**WHAT THE TASK ASKS:**
Express the data as a Markdown table with the columns Row and Text, starting with the line that contains "In this scene, reorder" and going on through the line that contains "63781 millimetres". Number each line, and leave out blank lines.

**MATERIAL FOR THE TASK:**
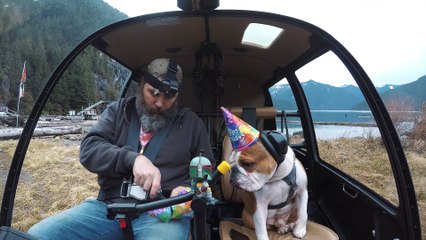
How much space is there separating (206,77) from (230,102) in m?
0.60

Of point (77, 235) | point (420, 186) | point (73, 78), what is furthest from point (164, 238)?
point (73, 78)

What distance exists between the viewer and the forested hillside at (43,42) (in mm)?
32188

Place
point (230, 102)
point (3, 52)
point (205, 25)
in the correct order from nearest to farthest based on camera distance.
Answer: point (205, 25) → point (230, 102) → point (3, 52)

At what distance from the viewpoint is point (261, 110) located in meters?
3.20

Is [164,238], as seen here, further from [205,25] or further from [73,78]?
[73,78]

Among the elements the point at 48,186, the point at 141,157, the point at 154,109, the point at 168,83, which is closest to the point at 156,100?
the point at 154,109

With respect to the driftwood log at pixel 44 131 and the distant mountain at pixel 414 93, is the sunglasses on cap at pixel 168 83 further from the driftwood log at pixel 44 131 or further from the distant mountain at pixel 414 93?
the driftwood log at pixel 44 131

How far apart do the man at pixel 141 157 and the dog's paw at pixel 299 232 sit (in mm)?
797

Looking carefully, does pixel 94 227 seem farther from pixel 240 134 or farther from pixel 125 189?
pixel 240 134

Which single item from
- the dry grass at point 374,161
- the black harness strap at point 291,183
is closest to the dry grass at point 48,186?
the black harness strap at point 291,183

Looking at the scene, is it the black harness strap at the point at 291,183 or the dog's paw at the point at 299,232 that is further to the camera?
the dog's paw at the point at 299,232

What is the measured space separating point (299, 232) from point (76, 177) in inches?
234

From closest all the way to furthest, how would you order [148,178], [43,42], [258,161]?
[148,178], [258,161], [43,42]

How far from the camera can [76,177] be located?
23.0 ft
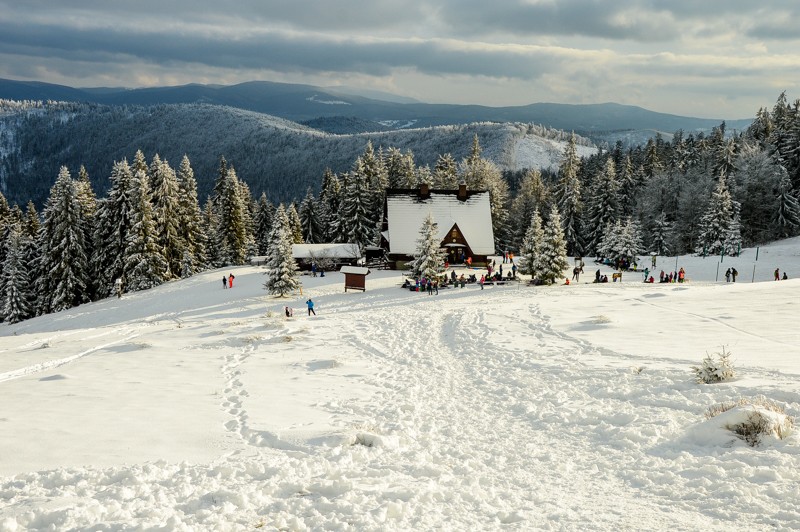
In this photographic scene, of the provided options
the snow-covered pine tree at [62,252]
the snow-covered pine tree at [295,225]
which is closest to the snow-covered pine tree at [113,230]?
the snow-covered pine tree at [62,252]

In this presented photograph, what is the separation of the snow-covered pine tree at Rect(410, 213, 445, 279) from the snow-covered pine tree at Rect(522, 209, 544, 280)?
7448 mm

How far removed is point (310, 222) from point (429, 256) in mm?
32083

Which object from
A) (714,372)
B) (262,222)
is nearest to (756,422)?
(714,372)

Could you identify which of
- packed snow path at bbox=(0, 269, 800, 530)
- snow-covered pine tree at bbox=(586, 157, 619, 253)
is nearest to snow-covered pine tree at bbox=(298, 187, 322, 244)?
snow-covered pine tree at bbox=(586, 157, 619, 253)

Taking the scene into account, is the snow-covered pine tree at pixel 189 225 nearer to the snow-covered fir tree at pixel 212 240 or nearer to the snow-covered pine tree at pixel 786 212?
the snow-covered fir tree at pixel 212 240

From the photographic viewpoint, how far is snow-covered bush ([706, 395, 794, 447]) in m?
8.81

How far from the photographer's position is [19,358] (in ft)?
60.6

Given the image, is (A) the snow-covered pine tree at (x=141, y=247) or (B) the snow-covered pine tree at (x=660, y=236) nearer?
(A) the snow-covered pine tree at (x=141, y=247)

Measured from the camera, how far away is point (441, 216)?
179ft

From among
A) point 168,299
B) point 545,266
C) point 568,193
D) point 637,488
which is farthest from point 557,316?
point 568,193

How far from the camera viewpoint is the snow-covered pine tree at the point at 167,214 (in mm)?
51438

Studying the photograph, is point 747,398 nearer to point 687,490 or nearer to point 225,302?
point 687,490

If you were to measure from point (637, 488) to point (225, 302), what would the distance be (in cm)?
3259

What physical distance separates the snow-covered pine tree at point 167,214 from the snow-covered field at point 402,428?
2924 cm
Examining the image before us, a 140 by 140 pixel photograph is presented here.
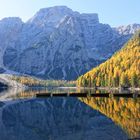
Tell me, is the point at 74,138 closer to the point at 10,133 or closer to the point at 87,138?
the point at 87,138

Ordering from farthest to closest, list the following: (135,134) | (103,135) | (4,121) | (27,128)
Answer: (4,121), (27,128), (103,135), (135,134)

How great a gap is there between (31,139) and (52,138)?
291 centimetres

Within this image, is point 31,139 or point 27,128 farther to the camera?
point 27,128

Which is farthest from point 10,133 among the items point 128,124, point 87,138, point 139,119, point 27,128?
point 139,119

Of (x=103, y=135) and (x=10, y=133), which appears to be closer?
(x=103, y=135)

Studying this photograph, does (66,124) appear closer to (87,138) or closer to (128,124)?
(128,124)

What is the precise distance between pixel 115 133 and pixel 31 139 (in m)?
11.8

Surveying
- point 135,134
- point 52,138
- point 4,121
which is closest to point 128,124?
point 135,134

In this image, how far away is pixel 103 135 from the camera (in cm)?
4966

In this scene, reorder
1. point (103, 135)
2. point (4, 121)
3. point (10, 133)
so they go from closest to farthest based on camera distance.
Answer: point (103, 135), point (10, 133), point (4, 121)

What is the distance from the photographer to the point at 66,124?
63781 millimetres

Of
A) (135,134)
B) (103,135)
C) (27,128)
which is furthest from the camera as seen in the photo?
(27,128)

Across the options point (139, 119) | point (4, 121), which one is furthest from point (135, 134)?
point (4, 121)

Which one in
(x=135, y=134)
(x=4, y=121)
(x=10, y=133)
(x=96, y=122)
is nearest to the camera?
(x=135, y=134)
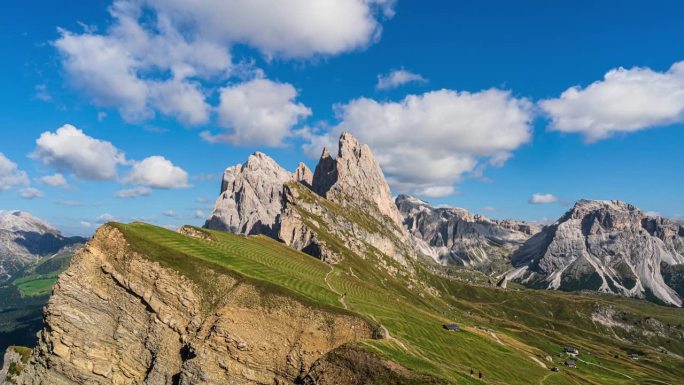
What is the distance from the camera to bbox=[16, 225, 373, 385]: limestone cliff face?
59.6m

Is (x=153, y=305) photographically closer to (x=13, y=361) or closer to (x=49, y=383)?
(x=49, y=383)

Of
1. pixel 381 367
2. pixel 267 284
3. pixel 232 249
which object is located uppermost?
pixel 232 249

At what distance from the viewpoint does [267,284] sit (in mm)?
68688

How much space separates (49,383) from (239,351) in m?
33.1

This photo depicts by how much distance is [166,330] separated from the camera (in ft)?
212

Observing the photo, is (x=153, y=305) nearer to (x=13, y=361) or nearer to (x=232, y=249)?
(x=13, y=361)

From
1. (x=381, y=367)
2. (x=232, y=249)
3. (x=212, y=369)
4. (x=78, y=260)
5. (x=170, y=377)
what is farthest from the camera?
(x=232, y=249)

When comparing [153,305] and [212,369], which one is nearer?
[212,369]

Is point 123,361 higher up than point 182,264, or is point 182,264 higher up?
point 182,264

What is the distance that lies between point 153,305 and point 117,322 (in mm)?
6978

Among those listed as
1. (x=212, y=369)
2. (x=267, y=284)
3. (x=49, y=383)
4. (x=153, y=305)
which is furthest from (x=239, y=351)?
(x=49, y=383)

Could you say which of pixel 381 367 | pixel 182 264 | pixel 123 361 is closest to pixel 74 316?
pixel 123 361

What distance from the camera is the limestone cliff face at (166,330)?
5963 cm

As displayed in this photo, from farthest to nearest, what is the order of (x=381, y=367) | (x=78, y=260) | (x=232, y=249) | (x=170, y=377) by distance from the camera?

**ANSWER FOR THIS EXERCISE:**
| Row | Text |
|---|---|
| 1 | In this scene, reorder |
| 2 | 1. point (103, 135) |
| 3 | 2. point (4, 121) |
| 4 | 3. point (10, 133) |
| 5 | so they go from closest to farthest based on camera distance. |
| 6 | Answer: point (103, 135), point (10, 133), point (4, 121) |
| 7 | What is the distance from the photographer to the point at 66,124? |
| 8 | 63781 millimetres |